Copy the following data word for word.

* * * *

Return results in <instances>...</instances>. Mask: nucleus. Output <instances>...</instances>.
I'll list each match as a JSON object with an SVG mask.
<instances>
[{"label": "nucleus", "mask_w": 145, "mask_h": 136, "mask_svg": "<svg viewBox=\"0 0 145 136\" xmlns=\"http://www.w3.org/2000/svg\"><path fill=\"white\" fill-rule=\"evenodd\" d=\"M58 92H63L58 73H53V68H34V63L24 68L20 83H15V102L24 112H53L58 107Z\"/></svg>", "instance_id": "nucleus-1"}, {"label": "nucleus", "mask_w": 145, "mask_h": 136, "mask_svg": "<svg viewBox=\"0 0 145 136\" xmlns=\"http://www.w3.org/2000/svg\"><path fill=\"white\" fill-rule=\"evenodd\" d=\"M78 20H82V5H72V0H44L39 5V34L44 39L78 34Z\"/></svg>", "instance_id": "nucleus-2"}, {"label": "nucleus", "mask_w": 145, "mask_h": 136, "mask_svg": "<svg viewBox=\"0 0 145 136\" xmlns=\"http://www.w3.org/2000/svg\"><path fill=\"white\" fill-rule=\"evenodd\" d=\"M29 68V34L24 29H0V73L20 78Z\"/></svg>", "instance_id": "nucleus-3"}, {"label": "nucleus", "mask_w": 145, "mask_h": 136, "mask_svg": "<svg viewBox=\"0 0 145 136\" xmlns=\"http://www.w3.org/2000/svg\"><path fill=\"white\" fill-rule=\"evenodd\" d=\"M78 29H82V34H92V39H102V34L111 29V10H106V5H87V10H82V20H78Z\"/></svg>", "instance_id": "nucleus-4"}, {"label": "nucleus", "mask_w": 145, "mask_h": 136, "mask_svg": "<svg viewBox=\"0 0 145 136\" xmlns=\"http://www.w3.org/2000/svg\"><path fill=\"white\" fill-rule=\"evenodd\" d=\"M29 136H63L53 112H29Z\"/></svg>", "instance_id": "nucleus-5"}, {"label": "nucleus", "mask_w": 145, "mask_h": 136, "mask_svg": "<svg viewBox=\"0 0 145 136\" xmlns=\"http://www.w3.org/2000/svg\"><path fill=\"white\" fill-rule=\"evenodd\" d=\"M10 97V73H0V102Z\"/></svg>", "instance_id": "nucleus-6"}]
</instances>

* * * *

* _Solution for this exercise_:
Return results in <instances>...</instances>. Mask: nucleus. Output <instances>...</instances>.
I'll list each match as a JSON object with an SVG mask.
<instances>
[{"label": "nucleus", "mask_w": 145, "mask_h": 136, "mask_svg": "<svg viewBox=\"0 0 145 136\" xmlns=\"http://www.w3.org/2000/svg\"><path fill=\"white\" fill-rule=\"evenodd\" d=\"M58 92H63L58 73H53V68H34V63L24 68L20 83H15V102L24 112H53L58 107Z\"/></svg>", "instance_id": "nucleus-1"}, {"label": "nucleus", "mask_w": 145, "mask_h": 136, "mask_svg": "<svg viewBox=\"0 0 145 136\" xmlns=\"http://www.w3.org/2000/svg\"><path fill=\"white\" fill-rule=\"evenodd\" d=\"M78 20H82V5H72V0H44L39 5V34L44 39L78 34Z\"/></svg>", "instance_id": "nucleus-2"}, {"label": "nucleus", "mask_w": 145, "mask_h": 136, "mask_svg": "<svg viewBox=\"0 0 145 136\" xmlns=\"http://www.w3.org/2000/svg\"><path fill=\"white\" fill-rule=\"evenodd\" d=\"M29 68V34L24 29H0V73L20 78Z\"/></svg>", "instance_id": "nucleus-3"}, {"label": "nucleus", "mask_w": 145, "mask_h": 136, "mask_svg": "<svg viewBox=\"0 0 145 136\" xmlns=\"http://www.w3.org/2000/svg\"><path fill=\"white\" fill-rule=\"evenodd\" d=\"M78 29H82V34H92V39H102V34L111 29V10H106V5H87V10H82V20H78Z\"/></svg>", "instance_id": "nucleus-4"}, {"label": "nucleus", "mask_w": 145, "mask_h": 136, "mask_svg": "<svg viewBox=\"0 0 145 136\" xmlns=\"http://www.w3.org/2000/svg\"><path fill=\"white\" fill-rule=\"evenodd\" d=\"M29 136H63L53 112H29Z\"/></svg>", "instance_id": "nucleus-5"}, {"label": "nucleus", "mask_w": 145, "mask_h": 136, "mask_svg": "<svg viewBox=\"0 0 145 136\" xmlns=\"http://www.w3.org/2000/svg\"><path fill=\"white\" fill-rule=\"evenodd\" d=\"M10 97V73H0V102Z\"/></svg>", "instance_id": "nucleus-6"}]
</instances>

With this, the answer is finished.